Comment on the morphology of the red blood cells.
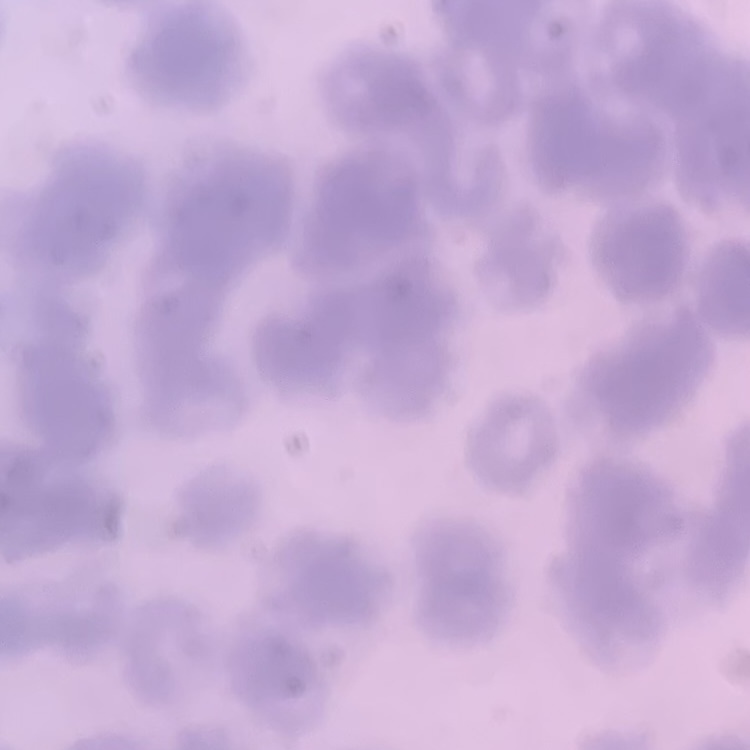
They show rouleaux formation.

One tile cut from a larger photomicrograph. Stained with either Field's or Giemsa. Thin blood film.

## TASK DESCRIPTION
In the listing above, find each line with the word "blood" and copy it out.

## RESPONSE AREA
Comment on the morphology of the red blood cells.
One tile cut from a larger photomicrograph. Stained with either Field's or Giemsa. Thin blood film.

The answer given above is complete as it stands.